▶ What the task requires:
Revise the records below, starting at the beginning and ending with the line that contains "rusty hinge [196, 744, 258, 764]", replacing "detector" with "classifier" and leaving everything else unchanged. Give back only those lines.

** BEGIN Task inputs **

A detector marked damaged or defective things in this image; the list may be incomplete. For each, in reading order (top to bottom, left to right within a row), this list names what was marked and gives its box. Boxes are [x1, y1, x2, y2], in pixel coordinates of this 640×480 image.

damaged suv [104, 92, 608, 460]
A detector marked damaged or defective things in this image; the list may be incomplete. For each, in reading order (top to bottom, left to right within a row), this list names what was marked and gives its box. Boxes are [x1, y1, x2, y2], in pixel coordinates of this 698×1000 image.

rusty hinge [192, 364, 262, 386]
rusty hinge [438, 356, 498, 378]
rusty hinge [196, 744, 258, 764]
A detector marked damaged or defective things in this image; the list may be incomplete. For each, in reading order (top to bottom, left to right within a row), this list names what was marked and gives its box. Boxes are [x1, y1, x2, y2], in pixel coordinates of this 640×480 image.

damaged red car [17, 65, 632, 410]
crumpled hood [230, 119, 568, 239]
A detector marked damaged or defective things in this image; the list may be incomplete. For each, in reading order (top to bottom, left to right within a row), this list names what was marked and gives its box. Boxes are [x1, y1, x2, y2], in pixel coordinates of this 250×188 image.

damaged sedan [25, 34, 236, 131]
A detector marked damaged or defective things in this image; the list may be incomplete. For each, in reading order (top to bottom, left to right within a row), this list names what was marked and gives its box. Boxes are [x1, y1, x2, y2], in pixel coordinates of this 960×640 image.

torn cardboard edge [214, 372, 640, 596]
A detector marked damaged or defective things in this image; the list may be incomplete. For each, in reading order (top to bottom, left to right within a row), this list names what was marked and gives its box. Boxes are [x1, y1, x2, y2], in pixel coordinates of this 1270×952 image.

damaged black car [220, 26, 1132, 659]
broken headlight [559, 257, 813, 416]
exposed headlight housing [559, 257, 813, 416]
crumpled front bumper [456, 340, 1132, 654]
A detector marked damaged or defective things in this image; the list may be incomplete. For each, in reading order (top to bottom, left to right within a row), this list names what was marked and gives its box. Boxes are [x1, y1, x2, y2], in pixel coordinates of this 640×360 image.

** END Task inputs **

▶ Result of this exercise:
A classifier marked damaged or defective things in this image; the list may be incomplete. For each, in reading order (top to bottom, left to right within a row), this list names what was marked and gives its box. Boxes are [x1, y1, x2, y2], in pixel coordinates of this 640×480 image.

damaged suv [104, 92, 608, 460]
A classifier marked damaged or defective things in this image; the list may be incomplete. For each, in reading order (top to bottom, left to right within a row), this list names what was marked and gives its box. Boxes are [x1, y1, x2, y2], in pixel coordinates of this 698×1000 image.

rusty hinge [192, 364, 262, 386]
rusty hinge [438, 356, 498, 378]
rusty hinge [196, 744, 258, 764]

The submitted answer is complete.